Upscalers, ray tracing, and realistic expectations
DLSS and FSR have reshaped what old GPU performance looks like by decoupling frame rate from pure raster power. For the GTX 1660 Ti, DLSS is off the table, but FSR still lifts all three tested games beyond 60 fps at 1080p, especially when frame generation is available. For the RTX 2070 Super and RTX 3070, DLSS 4.5 enables higher presets at 1440p and even selective ray tracing without falling under the 60 fps mark. Developers’ recent optimization efforts also help, as Forza Horizon 6 could hold 1440p 60 fps at High settings on a 2070 Super before DLSS was even enabled. The trade-off remains clear: ray tracing and 4K are luxuries, not requirements. If you focus on balanced presets, disable ray tracing, and use upscalers, gaming GPU longevity improves and AAA game compatibility remains solid on last-gen cards.

When should you upgrade your GPU?
The data suggests that GPU upgrade timing should be driven by experience, not marketing cycles. If your current card resembles a GTX 1660 Ti, RTX 2070 Super, RX 5700 XT, or RTX 3070, you can still expect playable performance in modern AAA titles at 1080p or 1440p when you use appropriate presets and upscaling. Ray tracing and 4K remain aspirational targets for many of these cards, but they are not required to enjoy the games.

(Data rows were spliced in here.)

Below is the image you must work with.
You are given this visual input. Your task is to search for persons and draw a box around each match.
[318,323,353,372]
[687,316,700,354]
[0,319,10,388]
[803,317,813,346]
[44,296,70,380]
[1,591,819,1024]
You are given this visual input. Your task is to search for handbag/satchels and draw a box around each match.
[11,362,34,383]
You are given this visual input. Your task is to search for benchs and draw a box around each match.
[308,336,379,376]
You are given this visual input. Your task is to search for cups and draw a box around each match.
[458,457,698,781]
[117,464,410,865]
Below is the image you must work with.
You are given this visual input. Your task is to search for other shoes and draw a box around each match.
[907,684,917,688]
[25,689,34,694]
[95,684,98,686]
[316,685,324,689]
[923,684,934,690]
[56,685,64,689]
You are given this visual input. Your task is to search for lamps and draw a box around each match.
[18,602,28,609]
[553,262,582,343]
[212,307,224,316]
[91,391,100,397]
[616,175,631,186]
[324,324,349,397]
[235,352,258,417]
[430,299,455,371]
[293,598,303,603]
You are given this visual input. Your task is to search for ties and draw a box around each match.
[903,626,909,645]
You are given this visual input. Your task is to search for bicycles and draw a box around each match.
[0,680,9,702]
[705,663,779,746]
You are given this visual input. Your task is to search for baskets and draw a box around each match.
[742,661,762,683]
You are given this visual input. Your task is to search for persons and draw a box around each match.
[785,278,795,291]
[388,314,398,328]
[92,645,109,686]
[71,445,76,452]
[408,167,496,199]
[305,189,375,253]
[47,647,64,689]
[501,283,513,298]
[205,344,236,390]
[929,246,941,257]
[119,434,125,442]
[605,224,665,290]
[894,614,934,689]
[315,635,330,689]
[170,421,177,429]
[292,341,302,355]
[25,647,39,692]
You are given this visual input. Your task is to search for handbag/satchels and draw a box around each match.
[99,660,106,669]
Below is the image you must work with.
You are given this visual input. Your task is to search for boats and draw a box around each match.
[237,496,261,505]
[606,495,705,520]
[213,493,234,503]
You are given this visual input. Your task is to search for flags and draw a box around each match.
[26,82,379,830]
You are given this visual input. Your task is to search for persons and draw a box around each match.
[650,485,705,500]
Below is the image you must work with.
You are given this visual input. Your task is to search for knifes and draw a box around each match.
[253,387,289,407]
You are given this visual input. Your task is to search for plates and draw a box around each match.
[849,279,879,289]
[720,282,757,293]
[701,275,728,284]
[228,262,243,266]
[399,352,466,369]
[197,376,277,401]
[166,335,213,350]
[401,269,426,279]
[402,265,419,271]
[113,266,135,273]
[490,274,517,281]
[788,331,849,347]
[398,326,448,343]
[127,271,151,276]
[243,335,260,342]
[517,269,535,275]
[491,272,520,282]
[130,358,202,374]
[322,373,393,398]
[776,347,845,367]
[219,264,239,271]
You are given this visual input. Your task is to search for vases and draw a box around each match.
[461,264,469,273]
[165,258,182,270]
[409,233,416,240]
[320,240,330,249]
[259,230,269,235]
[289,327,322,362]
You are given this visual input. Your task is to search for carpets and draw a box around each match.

Instead of chasing every new generation, consider whether your frame rates drop below 60 fps at your target resolution even after lowering a preset or enabling DLSS/FSR. If the answer is no, an upgrade delivers diminishing returns. Cost-benefit analysis clearly favors keeping older hardware longer, especially when software features like DLSS 4.5 and FSR 3 extend GPU lifespans far beyond their original marketing promises.